Rio a dépensé 10 milliards d’euros pour les Jeux Olympiques de 2016. Quelques mois après que les lampions de la fête se sont éteints, les sites qui ont accueilli les Jeux sont en ruines pour la plupart. Le Parc olympique de Barra da Tijuca est fermé: des vigiles en interdisent l’entrée, car les visiteurs découvriraient des portes rouillées, des hautes herbes, bref la désolation. Le site de Deodoro (canoë, V.T.T…) est fermé également.
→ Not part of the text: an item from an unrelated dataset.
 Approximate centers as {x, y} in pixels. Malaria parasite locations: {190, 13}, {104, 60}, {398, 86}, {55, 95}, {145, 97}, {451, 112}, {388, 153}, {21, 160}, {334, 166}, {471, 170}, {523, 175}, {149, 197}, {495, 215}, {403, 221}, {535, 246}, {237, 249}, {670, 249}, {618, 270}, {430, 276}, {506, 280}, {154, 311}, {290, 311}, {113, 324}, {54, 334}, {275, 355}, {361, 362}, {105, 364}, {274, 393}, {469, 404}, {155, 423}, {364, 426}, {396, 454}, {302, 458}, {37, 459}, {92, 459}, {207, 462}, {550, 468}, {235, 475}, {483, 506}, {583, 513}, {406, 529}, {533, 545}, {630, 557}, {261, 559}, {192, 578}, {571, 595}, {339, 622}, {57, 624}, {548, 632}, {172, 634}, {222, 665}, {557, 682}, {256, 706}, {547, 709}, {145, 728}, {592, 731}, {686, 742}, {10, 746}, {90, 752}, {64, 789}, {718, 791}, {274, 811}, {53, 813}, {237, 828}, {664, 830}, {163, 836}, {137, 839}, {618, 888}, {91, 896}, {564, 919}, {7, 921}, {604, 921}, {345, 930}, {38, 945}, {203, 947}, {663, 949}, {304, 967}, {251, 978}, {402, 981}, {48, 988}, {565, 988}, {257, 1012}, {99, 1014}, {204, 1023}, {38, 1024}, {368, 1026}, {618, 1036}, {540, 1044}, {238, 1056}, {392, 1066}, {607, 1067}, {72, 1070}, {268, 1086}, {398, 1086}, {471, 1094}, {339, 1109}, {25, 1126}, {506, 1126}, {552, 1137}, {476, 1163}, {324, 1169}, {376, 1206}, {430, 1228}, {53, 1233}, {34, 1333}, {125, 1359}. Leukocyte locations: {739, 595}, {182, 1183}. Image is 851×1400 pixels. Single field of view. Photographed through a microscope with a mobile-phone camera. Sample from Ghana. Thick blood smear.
Le Maracanã, dont la gestion est engluée dans un imbroglio administratif, est devenu un repaire de chats errants, une «poubelle géante». Entre corruption et surfacturation, les finances publiques sont mises à mal: les fonctionnaires ne sont plus totalement payés. Les 70 000 habitants expropriés pour laisser la place aux Jeux sont très amers. L’exemple de ceux de Vila Autodromo est emblématique: ils ont lutté jusqu’au bout, en vain, pour conserver leur logement; or le parking qui a été construit à la place de leurs habitations est en ruines…

Tout ce gâchis est loin d’être une première, et les Jeux ont bien souvent laissé des ruines en héritage. Le cas le plus célèbre est celui d’Athènes, en 2004: le coût les Jeux a creusé le déficit public, avec les conséquence dramatiques en termes économiques que l’on connaît, lesquelles ont failli conduire au Grecxit dans les années 2010; or aucune des installations construites en périphérie d’Athènes n’a été utilisée par la suite. Mais les exemples seraient multiples. Pour la France, rappelons que les Jeux d’hiver de Grenoble, en 1968, que le général de Gaulle voulait grandioses, ont conduit à la construction de multiples équipements sportifs (piste de bobsleigh de L’Alpe-d’Huez, tremplin de saut à skis de Saint-Nizier, etc.) laissés rapidement à l’abandon; les contribuables grenoblois mettront plus de 20 ans à rembourser le déficit des Jeux par l’augmentation de leurs impôts locaux.